PROMPT
Copy out the rows below verbatim, from the line containing "When looking at" through the line containing "(x=466, y=96), (x=530, y=208), (x=523, y=294)", with both of those lines included. Leave out every other line.

Data records
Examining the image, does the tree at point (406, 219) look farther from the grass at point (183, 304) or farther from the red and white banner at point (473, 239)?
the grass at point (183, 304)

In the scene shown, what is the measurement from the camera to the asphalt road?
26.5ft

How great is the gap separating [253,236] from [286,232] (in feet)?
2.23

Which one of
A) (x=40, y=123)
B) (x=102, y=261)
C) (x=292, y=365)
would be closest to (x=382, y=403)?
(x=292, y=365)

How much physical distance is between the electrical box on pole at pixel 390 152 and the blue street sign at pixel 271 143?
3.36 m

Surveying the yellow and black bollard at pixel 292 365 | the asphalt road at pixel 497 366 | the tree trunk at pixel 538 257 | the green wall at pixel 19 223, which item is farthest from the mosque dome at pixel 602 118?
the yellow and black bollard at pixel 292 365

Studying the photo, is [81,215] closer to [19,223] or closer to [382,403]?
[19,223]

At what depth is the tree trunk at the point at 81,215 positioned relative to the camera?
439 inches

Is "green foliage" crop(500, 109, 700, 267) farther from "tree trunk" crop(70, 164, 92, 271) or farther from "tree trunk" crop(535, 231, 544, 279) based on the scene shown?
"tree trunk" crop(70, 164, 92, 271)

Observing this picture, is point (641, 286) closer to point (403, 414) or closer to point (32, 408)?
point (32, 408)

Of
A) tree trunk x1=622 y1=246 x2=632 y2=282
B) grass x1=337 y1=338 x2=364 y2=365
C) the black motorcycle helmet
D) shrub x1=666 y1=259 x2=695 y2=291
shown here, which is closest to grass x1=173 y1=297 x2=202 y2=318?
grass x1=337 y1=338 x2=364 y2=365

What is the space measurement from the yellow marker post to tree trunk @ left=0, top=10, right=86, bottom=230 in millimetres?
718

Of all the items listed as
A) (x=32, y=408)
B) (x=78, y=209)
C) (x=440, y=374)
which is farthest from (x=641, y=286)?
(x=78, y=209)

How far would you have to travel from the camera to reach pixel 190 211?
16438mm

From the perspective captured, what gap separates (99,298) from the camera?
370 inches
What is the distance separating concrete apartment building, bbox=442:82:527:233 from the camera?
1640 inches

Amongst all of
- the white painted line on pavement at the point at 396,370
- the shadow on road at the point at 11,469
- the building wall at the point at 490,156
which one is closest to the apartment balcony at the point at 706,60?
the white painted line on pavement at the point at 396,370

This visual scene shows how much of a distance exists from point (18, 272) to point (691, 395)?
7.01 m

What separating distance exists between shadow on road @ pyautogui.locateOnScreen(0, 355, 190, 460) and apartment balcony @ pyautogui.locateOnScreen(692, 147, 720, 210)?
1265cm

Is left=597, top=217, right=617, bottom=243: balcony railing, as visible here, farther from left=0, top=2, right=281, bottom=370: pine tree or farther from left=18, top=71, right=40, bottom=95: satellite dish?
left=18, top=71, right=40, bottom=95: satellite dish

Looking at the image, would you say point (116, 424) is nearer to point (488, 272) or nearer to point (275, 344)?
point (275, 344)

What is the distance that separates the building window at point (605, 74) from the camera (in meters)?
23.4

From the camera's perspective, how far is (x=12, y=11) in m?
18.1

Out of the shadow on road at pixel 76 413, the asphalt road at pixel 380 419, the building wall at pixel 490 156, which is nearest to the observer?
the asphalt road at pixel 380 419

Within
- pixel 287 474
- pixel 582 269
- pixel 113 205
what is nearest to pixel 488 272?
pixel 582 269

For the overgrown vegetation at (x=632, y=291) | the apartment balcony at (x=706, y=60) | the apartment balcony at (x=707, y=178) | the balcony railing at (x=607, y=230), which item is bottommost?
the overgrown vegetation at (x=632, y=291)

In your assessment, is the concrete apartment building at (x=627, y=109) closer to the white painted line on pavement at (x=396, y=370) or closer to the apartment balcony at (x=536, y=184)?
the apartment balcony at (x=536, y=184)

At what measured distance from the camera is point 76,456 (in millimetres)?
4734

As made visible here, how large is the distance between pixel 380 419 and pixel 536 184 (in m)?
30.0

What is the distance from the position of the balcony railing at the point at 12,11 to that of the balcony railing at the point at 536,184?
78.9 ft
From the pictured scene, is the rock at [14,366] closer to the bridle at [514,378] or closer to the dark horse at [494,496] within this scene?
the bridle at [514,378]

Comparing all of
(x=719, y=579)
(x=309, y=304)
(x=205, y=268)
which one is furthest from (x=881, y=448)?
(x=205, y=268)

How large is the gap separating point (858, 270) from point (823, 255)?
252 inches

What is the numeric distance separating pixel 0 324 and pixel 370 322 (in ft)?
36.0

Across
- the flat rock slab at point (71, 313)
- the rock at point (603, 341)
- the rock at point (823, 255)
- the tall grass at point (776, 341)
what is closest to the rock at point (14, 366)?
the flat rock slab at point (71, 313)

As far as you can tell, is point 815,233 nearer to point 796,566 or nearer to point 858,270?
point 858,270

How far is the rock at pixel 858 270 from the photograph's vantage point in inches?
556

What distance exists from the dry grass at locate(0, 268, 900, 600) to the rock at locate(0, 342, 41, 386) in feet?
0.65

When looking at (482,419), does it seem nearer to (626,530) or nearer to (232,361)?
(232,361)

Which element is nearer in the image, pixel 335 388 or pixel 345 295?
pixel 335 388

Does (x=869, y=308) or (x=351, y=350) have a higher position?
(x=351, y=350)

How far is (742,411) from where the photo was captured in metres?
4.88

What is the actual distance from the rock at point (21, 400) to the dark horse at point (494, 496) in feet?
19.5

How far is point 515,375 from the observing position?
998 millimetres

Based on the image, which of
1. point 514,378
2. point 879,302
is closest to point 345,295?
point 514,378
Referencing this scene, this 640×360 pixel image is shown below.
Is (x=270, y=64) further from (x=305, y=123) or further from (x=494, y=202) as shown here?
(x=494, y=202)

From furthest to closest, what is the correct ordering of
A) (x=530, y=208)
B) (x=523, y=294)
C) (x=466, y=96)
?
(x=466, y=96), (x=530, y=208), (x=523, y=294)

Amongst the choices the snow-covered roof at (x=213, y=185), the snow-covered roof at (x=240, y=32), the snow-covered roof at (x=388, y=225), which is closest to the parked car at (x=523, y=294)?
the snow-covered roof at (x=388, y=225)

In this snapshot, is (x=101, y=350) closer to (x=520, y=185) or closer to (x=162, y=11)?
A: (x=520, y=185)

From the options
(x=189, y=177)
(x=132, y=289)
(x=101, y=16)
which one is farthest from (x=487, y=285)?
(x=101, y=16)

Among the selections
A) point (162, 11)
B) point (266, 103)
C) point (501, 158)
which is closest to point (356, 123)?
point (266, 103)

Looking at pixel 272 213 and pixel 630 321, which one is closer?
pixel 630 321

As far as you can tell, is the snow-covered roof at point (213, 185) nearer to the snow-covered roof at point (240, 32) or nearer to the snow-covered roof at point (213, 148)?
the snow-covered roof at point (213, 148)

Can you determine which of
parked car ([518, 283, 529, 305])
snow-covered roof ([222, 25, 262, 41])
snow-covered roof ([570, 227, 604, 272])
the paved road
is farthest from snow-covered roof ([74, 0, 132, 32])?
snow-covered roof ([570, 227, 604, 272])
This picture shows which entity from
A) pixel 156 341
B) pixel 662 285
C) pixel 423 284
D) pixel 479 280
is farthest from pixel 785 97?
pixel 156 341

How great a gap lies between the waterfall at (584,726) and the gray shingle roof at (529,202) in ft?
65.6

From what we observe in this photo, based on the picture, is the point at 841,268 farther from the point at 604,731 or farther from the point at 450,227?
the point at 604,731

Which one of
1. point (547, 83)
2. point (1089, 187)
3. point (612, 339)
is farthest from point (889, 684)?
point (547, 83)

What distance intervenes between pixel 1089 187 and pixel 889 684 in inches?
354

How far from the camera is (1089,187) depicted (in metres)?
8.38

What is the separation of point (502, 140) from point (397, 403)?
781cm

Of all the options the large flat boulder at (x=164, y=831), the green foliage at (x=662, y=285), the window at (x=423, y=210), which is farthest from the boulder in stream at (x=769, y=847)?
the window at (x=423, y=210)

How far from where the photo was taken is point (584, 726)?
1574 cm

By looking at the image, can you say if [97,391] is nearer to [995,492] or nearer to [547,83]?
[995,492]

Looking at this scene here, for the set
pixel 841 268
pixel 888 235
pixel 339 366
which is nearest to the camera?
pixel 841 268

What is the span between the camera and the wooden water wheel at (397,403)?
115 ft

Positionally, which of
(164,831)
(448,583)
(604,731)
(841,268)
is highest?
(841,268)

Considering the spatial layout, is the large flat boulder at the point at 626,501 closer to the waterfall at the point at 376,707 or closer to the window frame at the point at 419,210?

ANSWER FOR THE TASK
When looking at (482,419), does it seem nearer to (626,530) or nearer to (232,361)?
(232,361)

Which element is nearer in the image, pixel 335 388 or pixel 345 295?
pixel 335 388

Does (x=869, y=308) or (x=351, y=350) have a higher position?
(x=351, y=350)

How far is (742,411) from where the photo was captured in metres?
4.88

What is the actual distance from the rock at point (21, 400) to the dark horse at point (494, 496) in feet?
19.5

How far is point 515,375 from the observing position?
998 millimetres

Based on the image, which of
1. point 514,378
2. point 879,302
is closest to point 345,295?
point 514,378
Referencing this scene, this 640×360 pixel image is shown below.
Is (x=270, y=64) further from (x=305, y=123) or further from (x=494, y=202) as shown here?
(x=494, y=202)

From furthest to closest, what is the correct ordering of
A) (x=530, y=208)
B) (x=523, y=294)
C) (x=466, y=96)
?
(x=466, y=96), (x=530, y=208), (x=523, y=294)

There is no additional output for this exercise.